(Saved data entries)
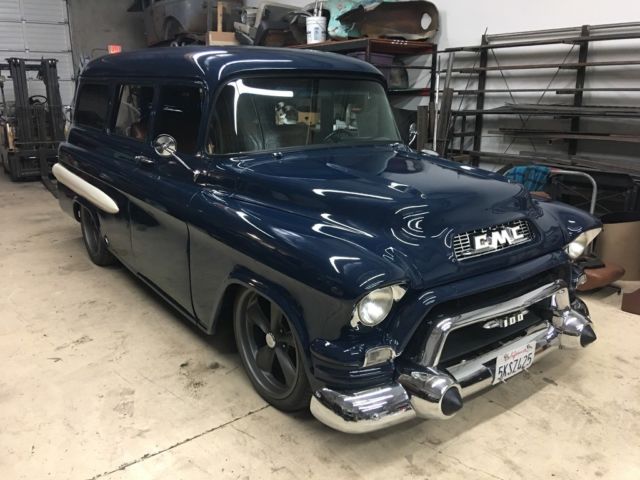 1955 blue GMC Suburban SUV
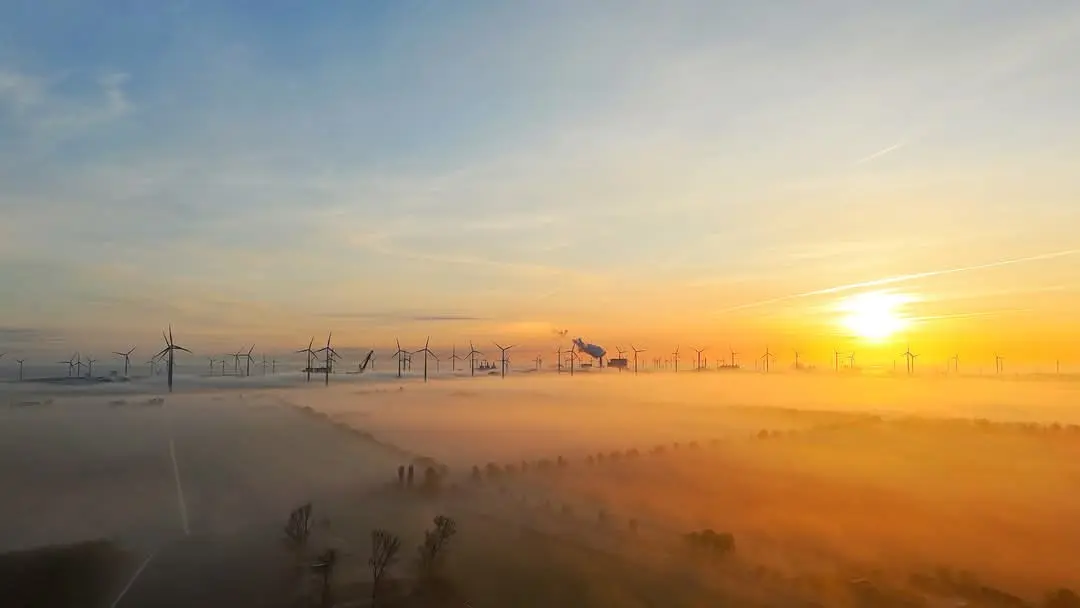 De zon komt op boven de mist - Jannes Wiersema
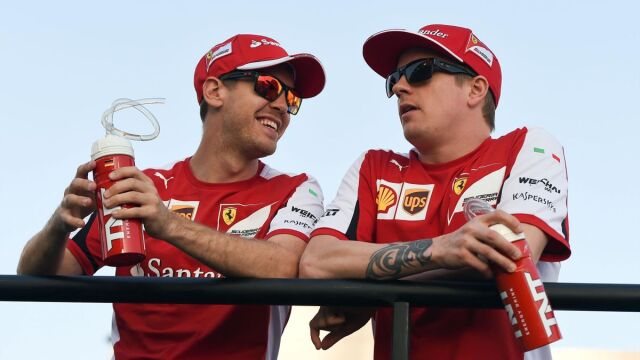 Kimi Raikkonen ve Sebastian Vettel, akıllı telefon ve sosyal medya uygulamalarının zaman kaybına ve bağımlılığa sebep olduğunu söylüyor.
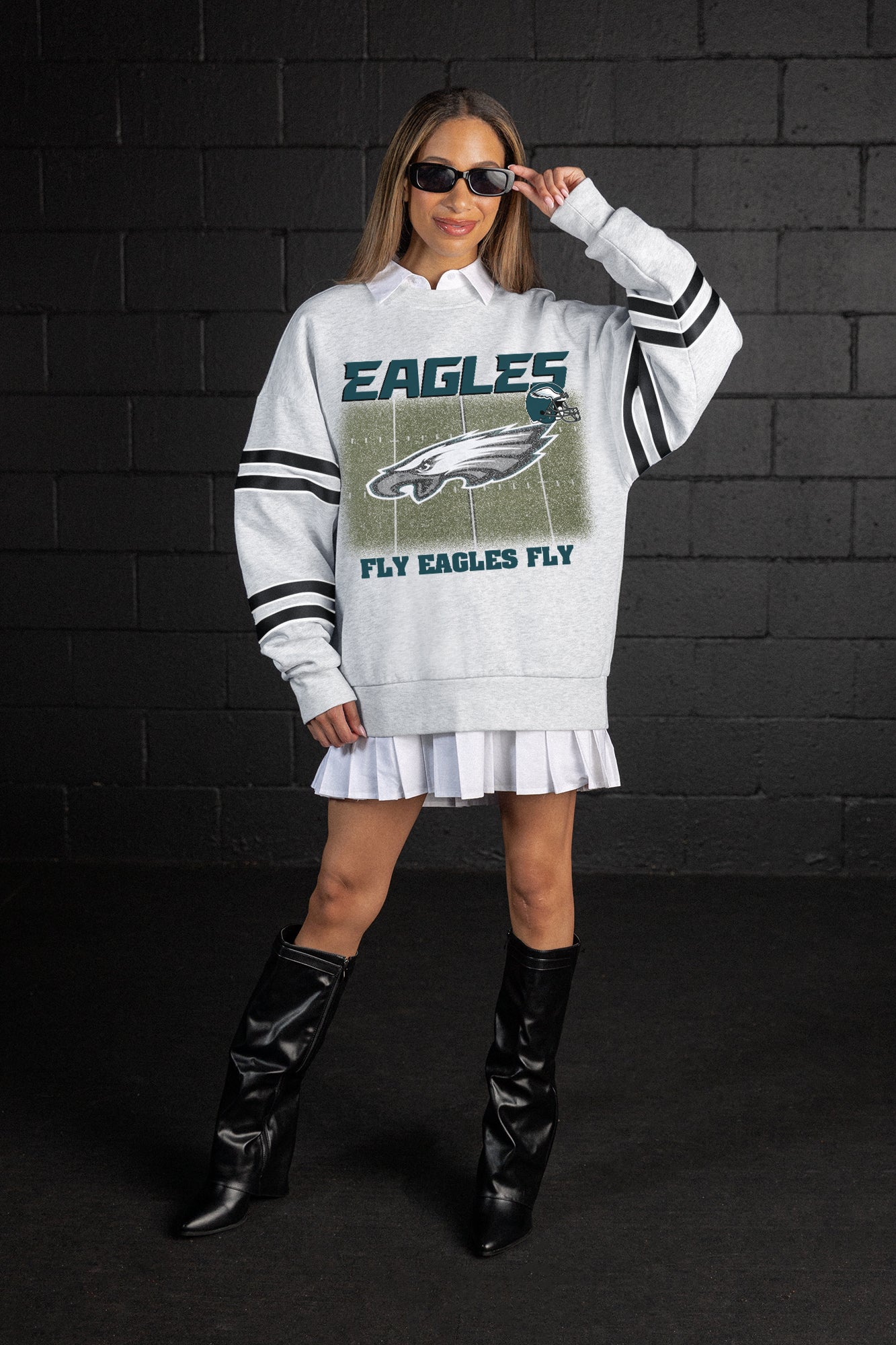 PHILADELPHIA EAGLES OFF THE GRID STRIPE SLEEVE CREWNECK SWEATSHIRT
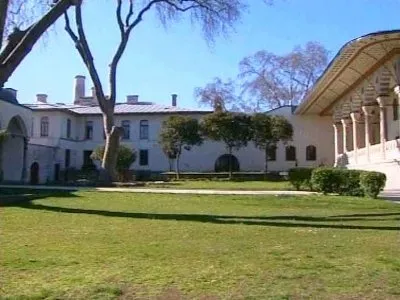 Музей дворца Топкапи / Topkapi Palace Museum (2010) DVDRip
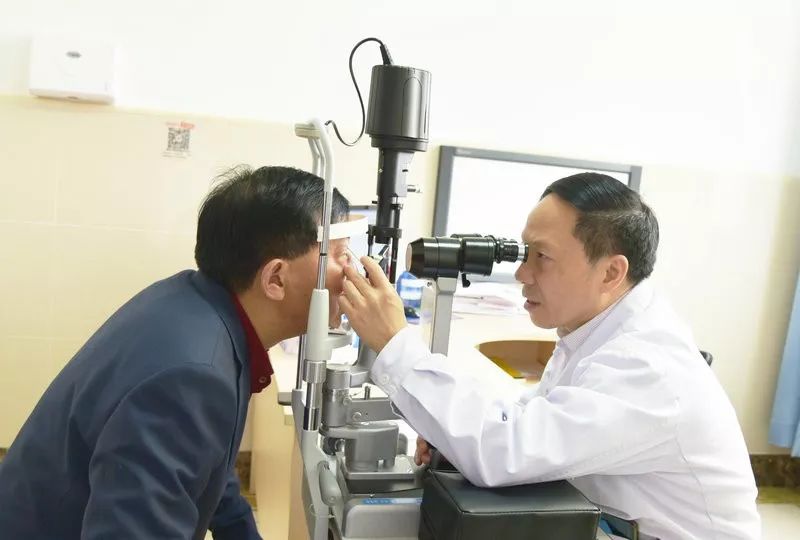 四十载如一日 为患者诊治疑难杂症虽然董万江是院长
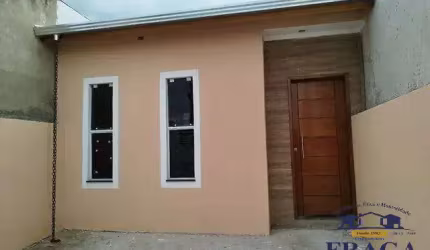 CASA C/ 67 M² / 02 QUARTOS SENDO 01 SUÍTE / 02 VAGAS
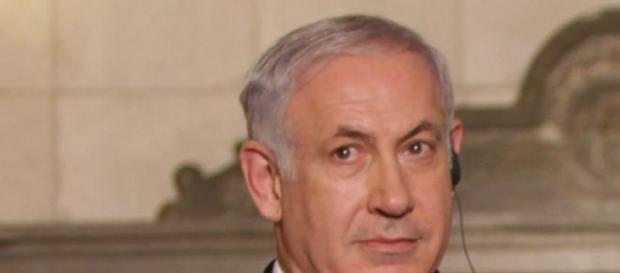 Netanyahu desconfia dos motivos de Teerão. Netanyahu desconfia dos motivos de Teerão.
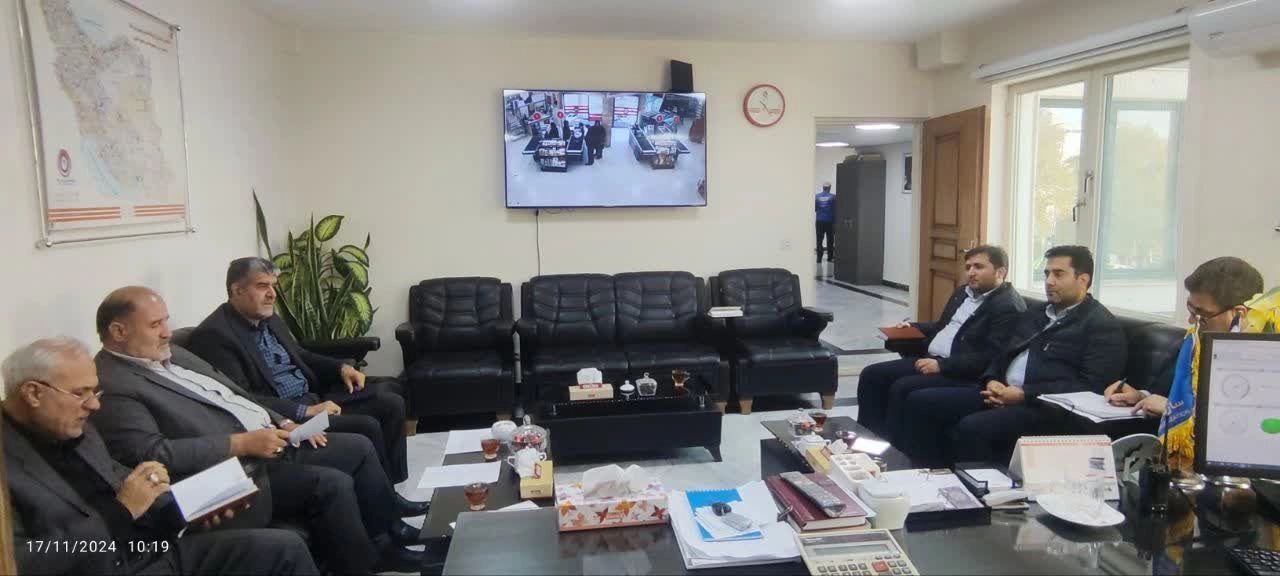 جلسه تعامل رؤسای کانون های بازنشستگان نیروهای مسلح شهرستان مراغه با رئیس فروشگاه اتکا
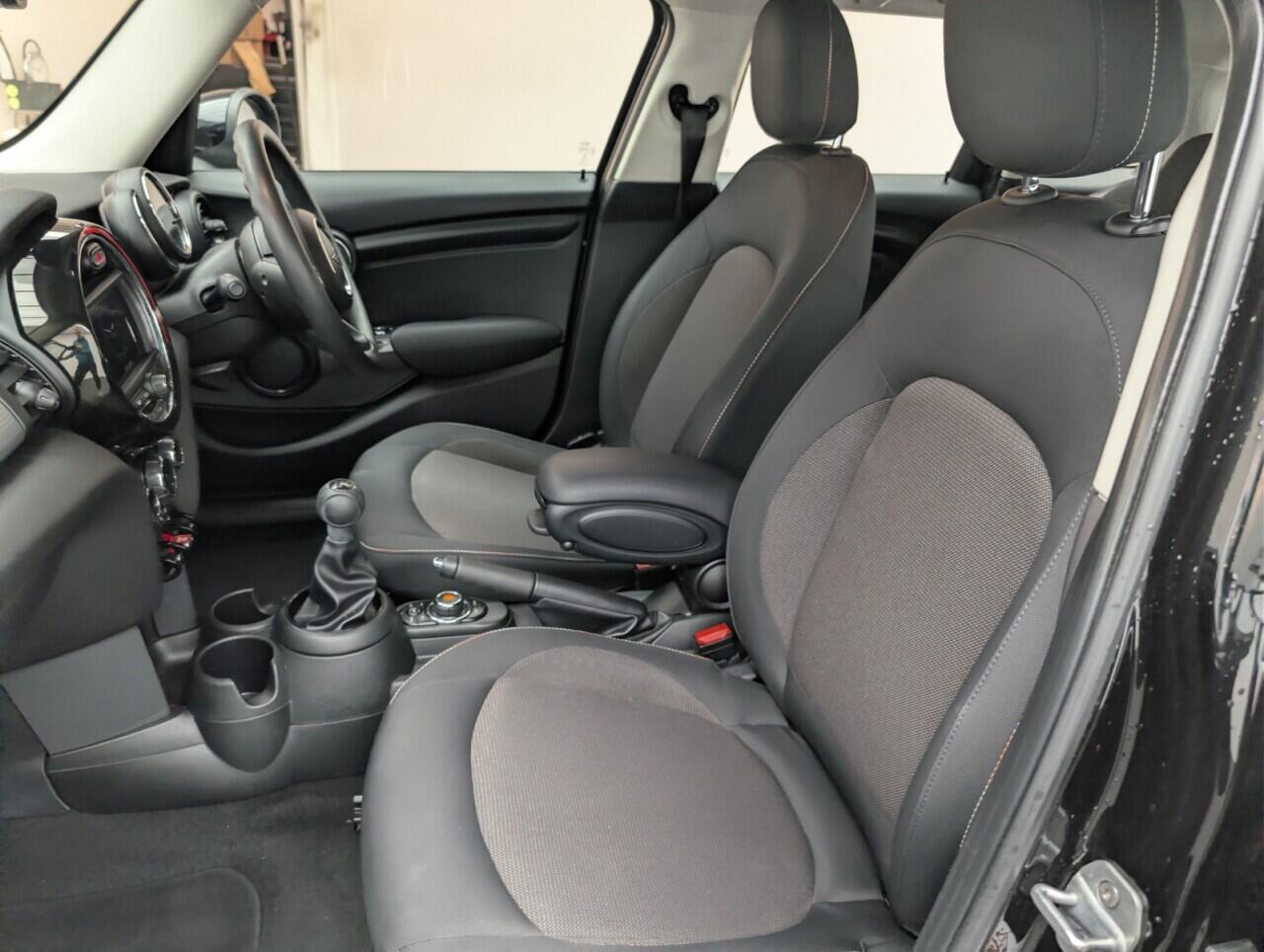 Used MINI Hatch 2019 for sale - 76607873: Photo 27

-- YOUR GOAL --
Each line of the data must be restated exactly, and the pictures must be left out.

-- REPLY TO THE TASK --
 1955 blue GMC Suburban SUV
 De zon komt op boven de mist - Jannes Wiersema
 Kimi Raikkonen ve Sebastian Vettel, akıllı telefon ve sosyal medya uygulamalarının zaman kaybına ve bağımlılığa sebep olduğunu söylüyor.
 PHILADELPHIA EAGLES OFF THE GRID STRIPE SLEEVE CREWNECK SWEATSHIRT
 Музей дворца Топкапи / Topkapi Palace Museum (2010) DVDRip
 四十载如一日 为患者诊治疑难杂症虽然董万江是院长
 CASA C/ 67 M² / 02 QUARTOS SENDO 01 SUÍTE / 02 VAGAS
 Netanyahu desconfia dos motivos de Teerão. Netanyahu desconfia dos motivos de Teerão.
 جلسه تعامل رؤسای کانون های بازنشستگان نیروهای مسلح شهرستان مراغه با رئیس فروشگاه اتکا
 Used MINI Hatch 2019 for sale - 76607873: Photo 27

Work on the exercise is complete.